• [Requirement] Copy every one of the lines below word for word, leaving out the pictures.

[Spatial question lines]
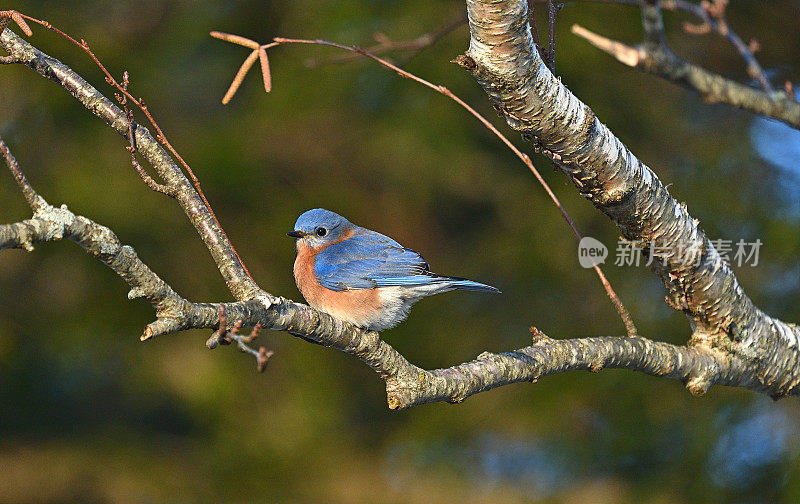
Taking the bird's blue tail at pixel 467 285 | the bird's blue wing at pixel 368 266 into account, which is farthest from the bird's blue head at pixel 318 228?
the bird's blue tail at pixel 467 285

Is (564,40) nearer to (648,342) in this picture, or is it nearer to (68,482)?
(648,342)

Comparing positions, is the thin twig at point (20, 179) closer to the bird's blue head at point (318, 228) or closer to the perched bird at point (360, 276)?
the perched bird at point (360, 276)

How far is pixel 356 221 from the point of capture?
6.07 m

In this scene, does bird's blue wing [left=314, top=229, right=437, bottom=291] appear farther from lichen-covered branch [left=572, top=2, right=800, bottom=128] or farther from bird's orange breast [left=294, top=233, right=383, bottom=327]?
lichen-covered branch [left=572, top=2, right=800, bottom=128]

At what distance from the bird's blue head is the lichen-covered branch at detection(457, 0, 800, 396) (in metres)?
1.59

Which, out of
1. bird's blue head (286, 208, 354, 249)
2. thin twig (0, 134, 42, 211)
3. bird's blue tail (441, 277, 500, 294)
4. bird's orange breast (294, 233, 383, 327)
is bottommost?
bird's blue tail (441, 277, 500, 294)

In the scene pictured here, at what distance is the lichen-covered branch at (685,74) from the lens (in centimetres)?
142

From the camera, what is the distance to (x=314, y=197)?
6.06 metres

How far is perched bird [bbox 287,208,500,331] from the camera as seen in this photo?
3334 millimetres

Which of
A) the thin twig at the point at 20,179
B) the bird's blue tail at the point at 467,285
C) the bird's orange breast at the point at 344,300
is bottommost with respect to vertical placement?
the bird's blue tail at the point at 467,285

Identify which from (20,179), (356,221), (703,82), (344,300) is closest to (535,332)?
(344,300)

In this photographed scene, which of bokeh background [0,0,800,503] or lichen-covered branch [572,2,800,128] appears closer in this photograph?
lichen-covered branch [572,2,800,128]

• [Complete response]
Taking the bird's blue tail at pixel 467 285 | the bird's blue wing at pixel 368 266 into account, which is farthest from the bird's blue head at pixel 318 228?
the bird's blue tail at pixel 467 285

Is (564,40) nearer to (648,342) in this picture, or is it nearer to (68,482)?
(648,342)

Comparing positions, is the thin twig at point (20, 179) closer to the bird's blue head at point (318, 228) or closer to the perched bird at point (360, 276)?
the perched bird at point (360, 276)

How far is pixel 356 221 from the point of capture?
6.07 m

In this scene, does bird's blue wing [left=314, top=229, right=437, bottom=291] appear farther from lichen-covered branch [left=572, top=2, right=800, bottom=128] or farther from bird's orange breast [left=294, top=233, right=383, bottom=327]?
lichen-covered branch [left=572, top=2, right=800, bottom=128]

At what distance from the bird's blue head is the lichen-covered branch at detection(457, 0, 800, 396) (in metres)?
1.59

Which, out of
1. bird's blue head (286, 208, 354, 249)
2. thin twig (0, 134, 42, 211)
3. bird's blue tail (441, 277, 500, 294)
4. bird's orange breast (294, 233, 383, 327)
is bottommost?
bird's blue tail (441, 277, 500, 294)

In the scene pictured here, at what distance is the lichen-covered branch at (685,74) from the lens (in centimetres)?
142

From the camera, what is the distance to (x=314, y=197)?
6.06 metres

How far is perched bird [bbox 287,208,500,331] from the camera as seen in this photo?
3334 millimetres

Which of
A) the thin twig at the point at 20,179
B) the bird's blue tail at the point at 467,285
C) the bird's orange breast at the point at 344,300
is bottommost with respect to vertical placement?
the bird's blue tail at the point at 467,285

Identify which from (20,179), (356,221), (703,82), (344,300) is closest to (535,332)?
(344,300)

In this photographed scene, which of bokeh background [0,0,800,503] or lichen-covered branch [572,2,800,128] appears closer in this photograph?
lichen-covered branch [572,2,800,128]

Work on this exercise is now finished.